There’s nature and then there’s nurture. Nature builds you from the ground up and leaves you there. Nurture shapes you. Nature uses blueprints that were evolved over millennia, nurture further molds you to fit your environment. If your environment shapes you in such a way that your blueprints are especially fit for the environment, those blueprints further evolve. But nature can’t make your blueprints so adaptable that nurture can make you into any old shape, nor can nurture be so aggressive that it breaks the original blueprints into something unrecognizable. More or less, no matter what nurture has done to you, you can always look back at where nature started you off.

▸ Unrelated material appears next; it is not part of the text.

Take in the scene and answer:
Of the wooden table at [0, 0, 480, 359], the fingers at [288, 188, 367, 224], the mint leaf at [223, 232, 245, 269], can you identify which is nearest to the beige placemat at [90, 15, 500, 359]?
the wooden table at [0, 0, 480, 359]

So, at any given moment, it would be all too easy to confound nature and nurture unless we’re looking at your very beginning. A series of articles popping up all over the world today are claiming that men and women have different brains. But they’re not studying men and women at their very beginning—so is what’s being seen nature or nurture?

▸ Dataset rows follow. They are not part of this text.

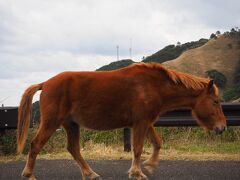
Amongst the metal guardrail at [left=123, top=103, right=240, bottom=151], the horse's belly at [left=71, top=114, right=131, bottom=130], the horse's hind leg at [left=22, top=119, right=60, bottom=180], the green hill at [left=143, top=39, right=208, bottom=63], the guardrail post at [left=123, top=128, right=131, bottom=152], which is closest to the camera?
the horse's hind leg at [left=22, top=119, right=60, bottom=180]

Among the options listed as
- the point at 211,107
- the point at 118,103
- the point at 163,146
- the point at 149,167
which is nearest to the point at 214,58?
the point at 163,146

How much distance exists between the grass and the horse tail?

On the one hand, it’s a moot question. Who cares. If men and women are different, then they’re different, and no need to ask why. But the problem is, the strictest definition of one’s sex is determind by nature, at the moment of conception. At this point it’s just a label, devoid of connotations, and useful only to predict how the developing zygote, and fetus will shape itself.
But “being a man” and “being a woman” for anyone over the age of a few seconds is full of connotations, and those are connotations everyone holds in their heads… and as social creatures, we tend to reinforce those connotations on developing people i.e. children. And so we, the nurturers, shape and mold those who have been given certain natural characteristics until they are fit for their environments.

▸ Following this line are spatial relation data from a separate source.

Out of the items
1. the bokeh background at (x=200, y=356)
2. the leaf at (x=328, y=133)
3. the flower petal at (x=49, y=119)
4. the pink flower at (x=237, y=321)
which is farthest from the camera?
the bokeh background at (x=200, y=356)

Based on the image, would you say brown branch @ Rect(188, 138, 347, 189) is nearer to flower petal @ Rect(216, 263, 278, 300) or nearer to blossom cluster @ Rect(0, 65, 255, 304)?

Or, not to put too fine a point on it, we reinforce existing stereotypes by using those stereotpyes to identify people with particular characteristics. We dress little girls in pink. We might be able to prove that girls are born with a natural preference for pink, but the point is, when people see pink, they treat the person “like a girl.”
Surrounding all of these articles about the differences between male and female brains are even more articles about brain plasticity, that is, the way the brain literally changes shape over time. The brain is plastic because of nature; the brain’s plasticity allows it to change by way of nurture.
Therefore, all of these articles that are pointing out that “men and women have different brains” are essentially saying “men and women are different.” That’s as a determinant statement as ‘the word ‘man’ and the word ‘woman’ are different words.”